Pagina:
Un aspetto che Cerlini evidenzia come fondamentale per promuovere l’occupazione è il lavoro di rete con altri operatori e realtà sul territorio. “Non possiamo essere esperti di tutto. Lavorare in rete ci permette di intercettare opportunità che da soli non riusciremmo a cogliere, così da erogare servizi migliori: questa è una strada che intendiamo proseguire con determinazione in AFOL”. Non mancano le criticità: “Se la rete ci aiuta molto dall’altra parte permane una lacuna: ad oggi manca un dispositivo che possa facilitare il lavoro dell’operatore per orientare l’utente con disabilità all’offerta formativa più adeguata. L’operatore si trova infatti a gestire liste corpose, anche di 1.500 proposte, e su cui fare una scrematura riguardo a diversi elementi: questa attività richiede strumenti che la snelliscano”.

“Ci sono aziende che preferiscono pagare l’esonero invece di investire nell’inclusione”

Rispetto ai servizi erogati, AFOL Metropolitana ci fornisce dati che esplicano un quadro relativo all’anno 2021 (dati Ufficio Fasce Deboli): 730 sono le persone con disabilità prese in carico dai vari progetti, tra cui Emergo; 198 le persone con disabilità inserite sul lavoro; 339 i tirocini attivati; 119 le persone con disabilità coinvolte in progetti mantenimento del posto di lavoro; 270 le offerte di lavoro avviate. Dati freschi del 2022: da gennaio ad oggi solo per il territorio di Milano sono stati avviate 130 offerte di lavoro.

Servizi e reti che si sviluppano, inclusioni lavorative che si concretizzano; dall’altro lato però permane un nutrito segmento di persone che non riescono a raggiungere il traguardo dell’occupazione. Chiediamo a Cerlini, ragionando dal suo osservatorio, quali siano le cause di questa parte scoperta.

“Sono varie. Questo è un periodo occupazionale fortunato, in cui i posti di lavoro si stanno creando. Parto a citare un fattore intrinseco: le persone con disabilità riescono magari a trovare lavoro ma hanno una difficoltà a mantenerlo, entrano nel mercato del lavoro e poi ri-escono per svariati motivi. Inoltre c’è ancora molta strada da fare nella costruzione di una vera cultura dell’inclusione: permangono aziende che puntano a pagare l’esonero anziché a investire in essa”. E aggiunge: “Va infine detto che l’attività di matching tra domanda e offerta è delicata. Non siamo in un’economia fordista, occorre fare un’analisi e trovare la persona giusta per il contesto adatto: questa è una responsabilità di chi opera nei servizi”.

Reddito di Cittadinanza e ricerca di lavoro: il parere di Simone Cerlini di AFOL Metropolitana

Arriviamo all’altro tema focale: qualora non abbia supporti famigliari o di altro tipo, chi non trova occupazione scivola prima o poi in una condizione di disagio economico. Mettendo al bando visioni manichee, il Reddito di Cittadinanza in questa dinamica come si inserisce? È un deterrente al lavoro, come lamentano alcuni imprenditori, o un fronte diverso che non interferisce con la spinta a cercare un’occupazione?

Istruzioni:
1. Rispondi a queste domande sull'articolo su AFOL Metropolitana:
(a) Quante persone con disabilità sono state inserite sul lavoro nel 2021?
(b) Fino a quante proposte possono contenere le liste che l'operatore si trova a gestire?
(c) Che cosa preferiscono fare alcune aziende invece di investire nell'inclusione?
2. Riprendi l'articolo su AFOL Metropolitana e proseguilo dopo l'ultima frase.

Dati forniti:
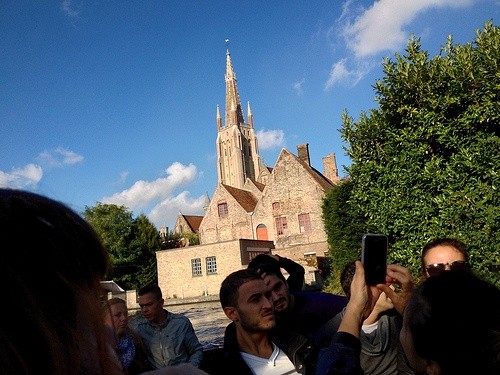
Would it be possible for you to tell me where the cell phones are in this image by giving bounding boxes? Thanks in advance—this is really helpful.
[362,234,388,285]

Risposte in ordine:
1.
(a) 198
(b) 1.500
(c) Pagare l'esonero

2.
“Personalmente non lo considero uno strumento perfetto né ritengo sia da buttare”, chiosa Simone Cerlini. “Il RdC nasce come sostegno al reddito in situazioni di grave disagio economico, e da questo punto di vista mi sembra funzioni: è una boccata di ossigeno a favore di chiunque presenti questa condizione, indipendentemente dal fatto che abbia lavorato o meno. Al contempo però presenta problemi di natura strutturale: mancano al suo interno strumenti che favoriscono la transizione al lavoro. Ad oggi è e resta uno strumento di aiuto nella situazione di emergenza e disagio, questo deve essere chiaro”.

Cerlini evidenzia altre pecche: “Si è parlato molto degli operatori che gestiscono il RdC, ma ci sono alla base elementi che rendono la norma inapplicabile: come potevo avere pronte a inizio 2020 persone che dovevano ancora avere il tempo di essere formate per il servizio? Inoltre, andrebbero snelliti alcuni passaggi ad oggi troppo dispersivi”.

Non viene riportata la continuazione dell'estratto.